### Data records:
--- START ---
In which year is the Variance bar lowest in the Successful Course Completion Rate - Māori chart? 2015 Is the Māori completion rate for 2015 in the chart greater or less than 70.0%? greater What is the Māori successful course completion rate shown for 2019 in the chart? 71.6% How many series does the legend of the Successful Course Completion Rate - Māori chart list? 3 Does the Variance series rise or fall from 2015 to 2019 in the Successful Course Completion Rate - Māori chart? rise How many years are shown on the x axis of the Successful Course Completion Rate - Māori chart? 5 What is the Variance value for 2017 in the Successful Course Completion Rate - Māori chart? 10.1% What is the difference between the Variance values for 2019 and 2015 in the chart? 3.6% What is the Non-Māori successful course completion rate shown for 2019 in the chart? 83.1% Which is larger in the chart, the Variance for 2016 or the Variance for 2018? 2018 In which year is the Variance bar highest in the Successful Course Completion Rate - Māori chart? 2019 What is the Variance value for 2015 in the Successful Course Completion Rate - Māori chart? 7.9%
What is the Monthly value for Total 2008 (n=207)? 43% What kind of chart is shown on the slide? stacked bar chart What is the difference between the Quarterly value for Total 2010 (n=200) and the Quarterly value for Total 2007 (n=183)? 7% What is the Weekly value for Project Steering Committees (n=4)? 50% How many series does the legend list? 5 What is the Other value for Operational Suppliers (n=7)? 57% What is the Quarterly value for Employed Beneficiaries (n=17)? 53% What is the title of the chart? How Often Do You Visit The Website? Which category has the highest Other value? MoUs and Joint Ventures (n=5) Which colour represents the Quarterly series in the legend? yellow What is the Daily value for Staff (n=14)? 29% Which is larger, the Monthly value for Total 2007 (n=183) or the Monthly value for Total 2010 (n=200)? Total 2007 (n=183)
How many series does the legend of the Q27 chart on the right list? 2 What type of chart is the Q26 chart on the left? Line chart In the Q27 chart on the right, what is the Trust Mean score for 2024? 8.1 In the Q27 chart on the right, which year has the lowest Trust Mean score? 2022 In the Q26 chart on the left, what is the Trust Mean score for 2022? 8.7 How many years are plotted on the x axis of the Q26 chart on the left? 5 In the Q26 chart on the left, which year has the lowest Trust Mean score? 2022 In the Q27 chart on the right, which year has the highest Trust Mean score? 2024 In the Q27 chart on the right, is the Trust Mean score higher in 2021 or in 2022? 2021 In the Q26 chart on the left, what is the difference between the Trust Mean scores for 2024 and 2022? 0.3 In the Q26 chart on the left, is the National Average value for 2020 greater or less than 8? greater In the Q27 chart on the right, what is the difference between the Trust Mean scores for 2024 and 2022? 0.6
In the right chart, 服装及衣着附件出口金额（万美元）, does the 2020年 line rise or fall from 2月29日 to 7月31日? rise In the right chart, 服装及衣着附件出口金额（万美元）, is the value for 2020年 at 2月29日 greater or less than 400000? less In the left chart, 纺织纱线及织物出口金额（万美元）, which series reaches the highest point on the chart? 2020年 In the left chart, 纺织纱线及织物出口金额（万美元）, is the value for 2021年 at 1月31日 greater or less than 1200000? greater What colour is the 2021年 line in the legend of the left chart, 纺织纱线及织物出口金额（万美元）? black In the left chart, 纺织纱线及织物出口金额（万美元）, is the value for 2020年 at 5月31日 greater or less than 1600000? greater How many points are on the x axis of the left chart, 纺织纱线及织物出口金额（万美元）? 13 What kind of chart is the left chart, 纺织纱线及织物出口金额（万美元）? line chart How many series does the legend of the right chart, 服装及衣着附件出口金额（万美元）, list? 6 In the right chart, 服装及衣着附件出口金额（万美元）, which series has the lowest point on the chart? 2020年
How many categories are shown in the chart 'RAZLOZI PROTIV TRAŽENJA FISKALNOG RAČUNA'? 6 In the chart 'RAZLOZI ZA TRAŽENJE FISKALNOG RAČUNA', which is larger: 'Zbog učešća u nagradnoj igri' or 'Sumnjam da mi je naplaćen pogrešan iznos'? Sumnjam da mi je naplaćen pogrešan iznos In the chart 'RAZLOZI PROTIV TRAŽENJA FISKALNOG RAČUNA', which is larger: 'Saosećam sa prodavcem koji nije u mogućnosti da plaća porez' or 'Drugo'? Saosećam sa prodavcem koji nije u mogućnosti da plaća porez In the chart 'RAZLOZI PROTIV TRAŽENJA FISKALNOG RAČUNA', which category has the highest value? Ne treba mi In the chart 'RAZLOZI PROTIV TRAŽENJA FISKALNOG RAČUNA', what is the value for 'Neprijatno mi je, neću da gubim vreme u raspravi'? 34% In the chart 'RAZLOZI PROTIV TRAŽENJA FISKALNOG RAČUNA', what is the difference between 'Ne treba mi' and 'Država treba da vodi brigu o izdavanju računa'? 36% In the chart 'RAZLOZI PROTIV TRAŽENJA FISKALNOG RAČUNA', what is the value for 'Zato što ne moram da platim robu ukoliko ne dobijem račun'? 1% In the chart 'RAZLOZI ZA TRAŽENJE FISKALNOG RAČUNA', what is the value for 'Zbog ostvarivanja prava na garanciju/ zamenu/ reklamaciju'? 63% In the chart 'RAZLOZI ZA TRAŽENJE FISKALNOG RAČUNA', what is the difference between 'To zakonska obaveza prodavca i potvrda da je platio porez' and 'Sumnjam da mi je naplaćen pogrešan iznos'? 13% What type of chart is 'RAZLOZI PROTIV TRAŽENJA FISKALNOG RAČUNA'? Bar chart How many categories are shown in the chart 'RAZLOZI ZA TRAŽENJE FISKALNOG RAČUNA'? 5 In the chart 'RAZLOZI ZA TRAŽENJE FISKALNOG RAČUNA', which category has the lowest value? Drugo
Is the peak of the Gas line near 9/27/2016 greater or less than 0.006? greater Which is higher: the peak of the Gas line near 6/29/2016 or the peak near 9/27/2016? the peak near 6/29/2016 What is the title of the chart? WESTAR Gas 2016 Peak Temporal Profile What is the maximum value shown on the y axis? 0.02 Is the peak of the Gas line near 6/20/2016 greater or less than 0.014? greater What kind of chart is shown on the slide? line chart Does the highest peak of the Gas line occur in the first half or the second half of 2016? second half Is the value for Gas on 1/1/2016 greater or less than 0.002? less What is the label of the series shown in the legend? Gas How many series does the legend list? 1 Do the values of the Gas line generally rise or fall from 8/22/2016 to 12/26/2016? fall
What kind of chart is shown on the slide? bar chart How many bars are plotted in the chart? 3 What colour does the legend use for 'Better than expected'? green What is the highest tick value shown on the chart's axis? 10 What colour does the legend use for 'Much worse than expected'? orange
--- END ---
### Work request:
Pick out each line of the records that contains the word "Much", matching its capitalization exactly.

### Your response:
What kind of chart is shown on the slide? bar chart How many bars are plotted in the chart? 3 What colour does the legend use for 'Better than expected'? green What is the highest tick value shown on the chart's axis? 10 What colour does the legend use for 'Much worse than expected'? orange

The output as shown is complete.